Bis zur Umsetzung brauchte es viel Überzeugungsarbeit
Wie ein Jungunternehmer aus Seitingen-Oberflacht in seinem Geburtsort Wohnraum schaffte
- Landflucht ist ein Trend der vergangenen Jahre: Viele Jugendliche zieht es nach dem Schulabschluss in Metropolen wie Berlin, Hamburg und München. Oder zumindest in die nächste größere Stadt der Region. Auch der Jungunternehmer Thorsten Kraus aus Seitingen-Oberflacht weiß, was das bedeutet. „Unser Ort hat eine Generationenvielfalt, die vorbildlich ist. Diese gilt es zu erhalten“, sagt er. Deshalb hat Kraus im Ortsteil Oberflacht ein Bauprojekt gestartet – mittlerweile sind alle 16 Wohnungen bewohnt.
Auch Kraus selbst hatte seine Heimat zwischenzeitlich verlassen. Zum Studium der Versorgungstechnik zog es ihn nach Esslingen, später arbeitete er dann in München und Stuttgart. Als ihm angetragen wurde, die elterliche Firma zu übernehmen, zögerte er nicht und kehrte zurück in seinen Heimatort. Mit 29 Jahren wurde er geschäftsführender Gesellschafter des heimischen Betriebes.
„Ich habe selbst die Vorzüge aber auch die Tücken der Großstadt erlebt“, sagt Kraus. „Anonymität und Konkurrenz werden dort groß geschrieben.“Viele junge Menschen, die im ländlichen Raum aufgewachsen sind, wüssten nicht, welchen Vorteil dieser bietet. „Wir haben hier eine vorbildliche Infrastruktur mit Ärzten, Nahversorgung, Banken, einer Schule und einem Kindergarten, alles fußläufig erreichbar. Und wir haben auch eine intakte Natur, die einen hohen Freizeitwert hat und viele engagierte Vereine für alle Altersklassen“, schildert Kraus. Zudem sei die Stadt Tuttlingen innerhalb weniger Minuten erreichbar und auch die Autobahn nicht weit entfernt.

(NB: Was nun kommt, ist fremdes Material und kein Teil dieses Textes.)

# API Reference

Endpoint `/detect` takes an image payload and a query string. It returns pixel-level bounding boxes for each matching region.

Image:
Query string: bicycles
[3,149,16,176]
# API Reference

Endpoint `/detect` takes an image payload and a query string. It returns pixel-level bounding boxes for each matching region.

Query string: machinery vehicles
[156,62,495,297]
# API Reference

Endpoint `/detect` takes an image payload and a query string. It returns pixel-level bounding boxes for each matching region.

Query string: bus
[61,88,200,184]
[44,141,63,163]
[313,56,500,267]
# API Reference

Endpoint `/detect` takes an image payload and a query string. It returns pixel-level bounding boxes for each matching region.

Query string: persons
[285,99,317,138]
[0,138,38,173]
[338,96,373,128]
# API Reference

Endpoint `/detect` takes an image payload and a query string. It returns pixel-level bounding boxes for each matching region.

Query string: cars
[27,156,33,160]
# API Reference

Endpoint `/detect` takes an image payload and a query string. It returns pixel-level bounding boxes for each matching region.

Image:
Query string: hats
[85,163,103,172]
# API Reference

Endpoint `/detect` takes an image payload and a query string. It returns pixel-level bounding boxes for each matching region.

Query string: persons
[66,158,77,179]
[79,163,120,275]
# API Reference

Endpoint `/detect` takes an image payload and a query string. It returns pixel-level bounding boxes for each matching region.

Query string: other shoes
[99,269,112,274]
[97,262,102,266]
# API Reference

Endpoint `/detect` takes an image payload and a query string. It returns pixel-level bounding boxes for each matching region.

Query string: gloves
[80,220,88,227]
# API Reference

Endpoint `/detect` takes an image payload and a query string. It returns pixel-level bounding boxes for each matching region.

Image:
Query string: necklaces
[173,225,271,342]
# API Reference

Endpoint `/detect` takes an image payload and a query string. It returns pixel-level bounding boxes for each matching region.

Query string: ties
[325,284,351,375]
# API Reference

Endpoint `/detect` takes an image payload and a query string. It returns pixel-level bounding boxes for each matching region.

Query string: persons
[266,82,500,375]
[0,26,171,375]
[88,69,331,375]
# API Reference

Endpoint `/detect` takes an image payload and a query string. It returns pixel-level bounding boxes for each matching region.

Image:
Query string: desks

Doch wie lässt sich der eigene Geburtsort für junge Menschen attraktiver gestalten? Aus dieser Frage entstand schließlich die Idee für das Projekt. Der Baugrund war durch ein Familienerbe bereits vorhanden. Dort klaffte eine große Lücke im Ortsteil Oberflacht, direkt unterhalb des Kirchbergs.
An dieser Stelle habe es bislang vor allem hoch gebaute ehemalige Bauernhäuser gegeben, erklärt Kraus. „Mit meiner Idee, etwas ganz Modernes mitten in diese traditionelle Struktur zu bauen, bin ich anfänglich nicht auf Begeisterung gestoßen“, erinnert sich der Bauherr. Und zwar nicht nur bei den Nachbarn, sondern auch beim Landratsamt und beim Landschaftsschutz. „Bevor wir mit dem Bauen beginnen konnten, hatte ich ein ganzes Jahr Überzeugungsarbeit leisten und Bedenken aus dem Weg räumen müssen“, so Kraus.
Dann entstanden binnen kurzer Zeit zwei moderne im kubischen Stil gebaute und behindertengerechte Mehrfamilienhäuser. In jedem Haus gibt es acht Wohnungen, außerdem eine Tiefgarage, Stellplätze und ein ausgefeiltes Energiekonzept. „Mir gefällt die schnörkellose, strikte Architektur. Aber sie muss auch ökologisch verträglich sein“, sagt Kraus. Er habe ein innerörtliches, attraktives Wohnangebot schaffen wollen. „Mit dem schnellen Zuspruch habe ich dann aber doch nicht gerechnet“, sagt er weiter.
23 neue Einwohner hat Kraus mit seinem Projekt in die Gemeinde gelockt. „Und erfreulicherweise haben auch sieben Einwohner unserer Gemeinde hier ihre neue Wohnung gefunden“, berichtet er. Auch die letzte freie Wohnung sei mittlerweile besetzt.